Low levels of hemoglobin are most commonly caused by nutritional deficiencies. There are many ways on how to increase hemoglobin, including eating the right food sources, avoiding foods that reduce iron content in the blood, taking proper supplementation and blood transfusion.
People who find out from blood tests that they have low hemoglobin levels often want to find out how to increase hemoglobin. Hemoglobin, abbreviated Hb or Hgb, is produced in developing red blood cells in the bone marrow. It is responsible for giving blood its red color. Its function is the transport of oxygen from the lungs to be released to the different tissues of the body and, in exchange, collects carbon dioxide to be transported back to the lungs.
The normal levels of hemoglobin in the body range from 14 – 18 g/dL in males and 12 – 16g/dL in females. A deficiency of hemoglobin would decrease the oxygen-carrying capacity of the blood. This also decreases the number of red blood cells resulting in a condition called anemia. Causes of low levels of hemoglobin levels include poor nutrition, certain diseases affecting the bone marrow, chronic diseases like cancer and kidney disease, blood loss, certain drugs and cancer therapy. Low levels of hemoglobin contribute to a variety of symptoms such as dizziness, lethargy, pale skin, and if severe, result in organ damage.
Ways to Increase Hemoglobin Levels
Food and Medicine
There are medicines and natural ways to increase hemoglobin and therefore prevent anemia.
Vitamin and mineral supplementation. There are several minerals and vitamins that can increase hemoglobin levels. Most important of these are iron, vitamins B6, B9 (folic acid), and B12, and vitamin C, which is important for enhancing the absorption of iron. The recommended daily allowances are:
Iron: 20 mg
Vitamin B6: 50 mg
Folic Acid: 500 micrograms
Vitamin B12: 1500 micrograms
Vitamin C: 1000 mg
Foods that are rich sources of iron, vitamins B6, B9, and B12
Iron: whole-egg, iron-fortified cereal; leafy-green vegetables (like artichoke and spinach), legumes (like beans and lentils), meat (like lean beef and liver), and seafood like (clams and oysters)
Vitamin B6: meat (like chicken, beef, turkey, and pork), fish (like salmon, cod, halibut, tuna, trout, and snapper), vegetables (like spinach, bell peppers, baked potatoes, yams, broccoli, green peas, turnip greens, and asparagus), nuts and seeds (like peanuts, cashews, sunflower seeds, and hazelnut), whole-wheat bread, cereals, bran; and chickpeas, lentils and soybeans
Folic acid: dried beans, peas, leafy green vegetables (like spinach and turnip greens), and fruits (ex. citrus fruits)
Vitamin B12: Beef liver and clams, fish, meat, poultry, eggs, milk, and other dairy products
Vitamin C: Citrus fruits (like grapefruit and oranges) and their juices, red and green pepper and kiwifruit, broccoli, strawberries, cantaloupe, baked potatoes, and tomatoes
Herbs. Certain herbs contain iron or increase its absorption thereby increasing hemoglobin levels.
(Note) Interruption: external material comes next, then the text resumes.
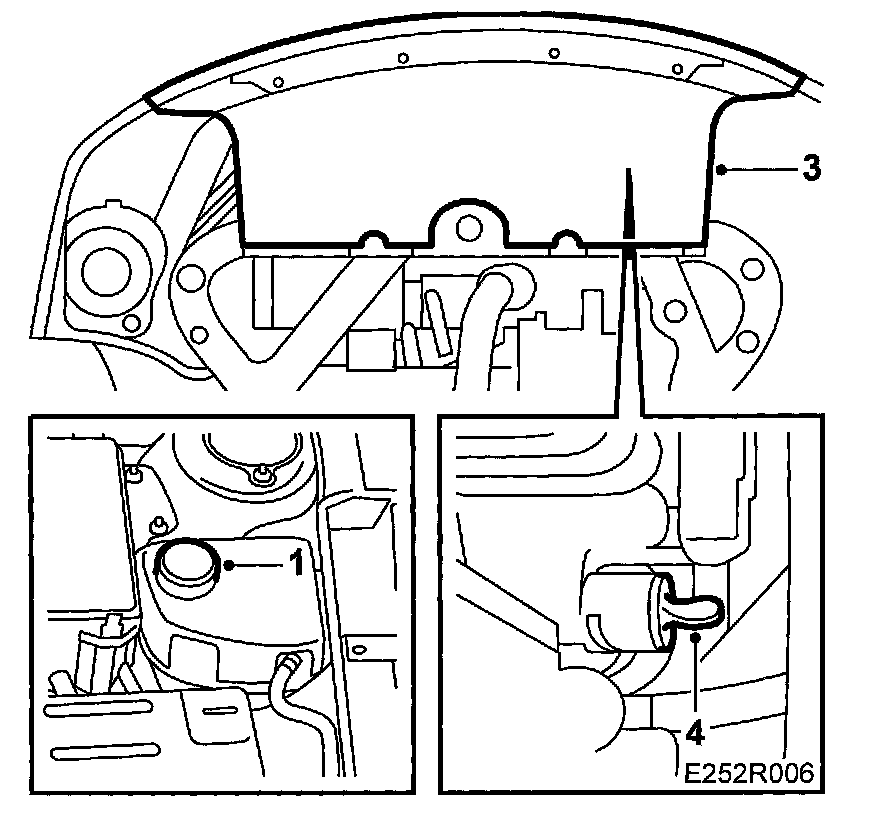 3
1
4
E252R006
Withania: used in Ayurvedic Medicine in the treatment of iron deficiency anemia; its use has been supported by studies showing increased hemoglobin levels in children.
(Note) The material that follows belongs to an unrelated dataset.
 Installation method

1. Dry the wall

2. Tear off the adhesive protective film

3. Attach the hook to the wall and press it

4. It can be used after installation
Nettle Leaf: used traditionally in the treatment of arthritis, a rich source of iron
Dong Quai or Angelica: traditionally used for menstrual cramps, premenstrual syndrome (PMS), menopausal symptoms, anemia, and constipation. Studies on rats fed on low iron diet showed restoration to near normal levels of hemoglobin, hematocrit and red blood cell counts with Dong Quai
Chitosan is a dietary fiber from shellfish. A study showed that patients with kidney failure given chitosan were shown to reduce high cholesterol, improve anemia, and improve physical strength, appetite, and sleep.
Foods to Avoid
Foods that are rich in calcium like milk and cheese and high fiber foods as well as beverages like coffee, tea, and alcohol should be avoided or taken in small quantities because these prevent absorption of iron. Gluten-containing foods like pasta, bread, and wheat products also cause anemia.